[Your instructions]
Continue the mailing-list post below about forgetting "()" when calling methods in Python, picking up right after its last line.

[Extract provided]
··········
Forgetting "()" when calling methods

Gerhard Häring gh at ghaering.de
Fri Apr 25 18:24:00 EDT 2003


Frantisek Fuka wrote:
> When I try to call methods, I sometimes forget to include the 
> parentheses. Instead of:
> 
> if object.isGreen():
>     do something...
> 
> i sometimes write:
> 
> if object.isGreen:
>     do something...
> 
> If I understand it correctly, the if statement in this case tests if 
> pointer to hasParent method is non-zero, which is of course always True 
> so no error is reported and "do something..." always gets executed, so 
> the application behaves in quite different way than I expected.

Yup. We prefer to talk about references instead of pointers, though.

> You can say to me "Don't forget to always include the parenteses"

Ok, "Don't forget to always include the parentheses" :-)

> but 
> I'm still curious if this cannot be somehow configured, so that I get 
> error when I try to just access the method pointer (".isGreen") instead 
> of calling the method (".isGreen()").
··········
[Data section]
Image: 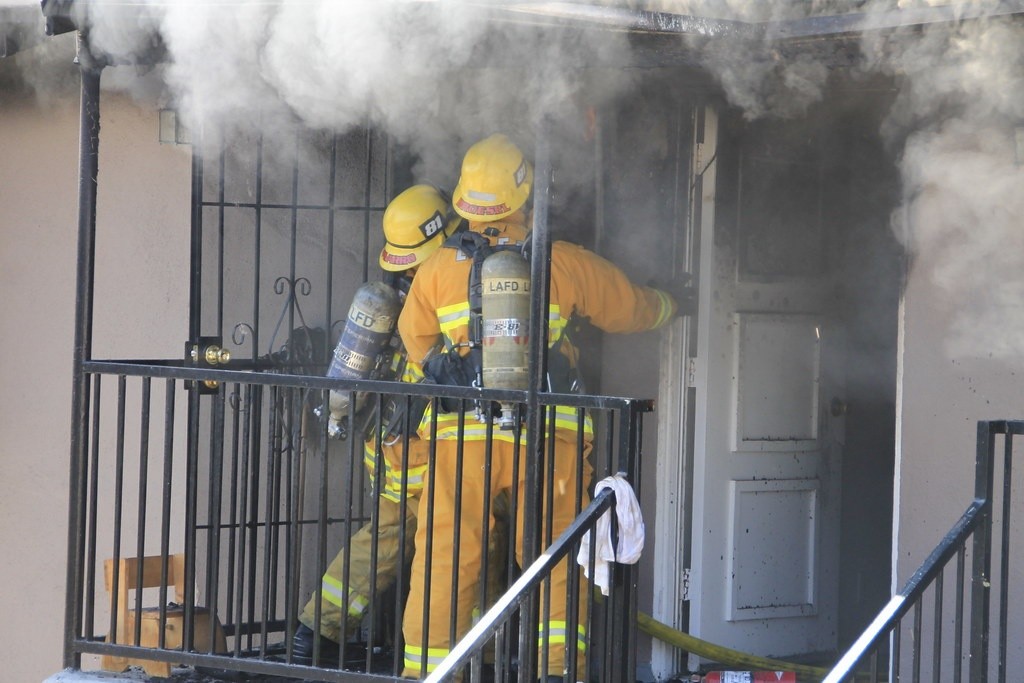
··········
[Output of the exercise]
Ok, you asked for it ;-) Here's something special-cased for not 
forgetting the parentheses if the function is a boolean one and is used 
in an if-statement:

 >>> class DontForgetTheParens:
...   def __init__(self, callable):
...     self.callable = callable
...   def __nonzero__(self):
...     raise SyntaxError, "Don't forget the parentheses!"
...   def __call__(self, *args, **kwargs):
...     return self.callable(*args, **kwargs)
...
 >>> def foo(): return 5
...
 >>> foo = DontForgetTheParens(foo)
 >>> if foo(): print "5"
...
 >>> if foo: print "5"
...
Traceback (most recent call last):
   File "<stdin>", line 1, in ?
   File "<stdin>", line 5, in __nonzero__
SyntaxError: Don't forget the parentheses!
 >>>

Your homework for the weekend is to understand how this works ;-)

I hope it's clear that this falls into the "neat but useless" category.

If you want something more useful, I'd recommend you have a look at 
PyChecker. It should probably warn you about such programming mistakes.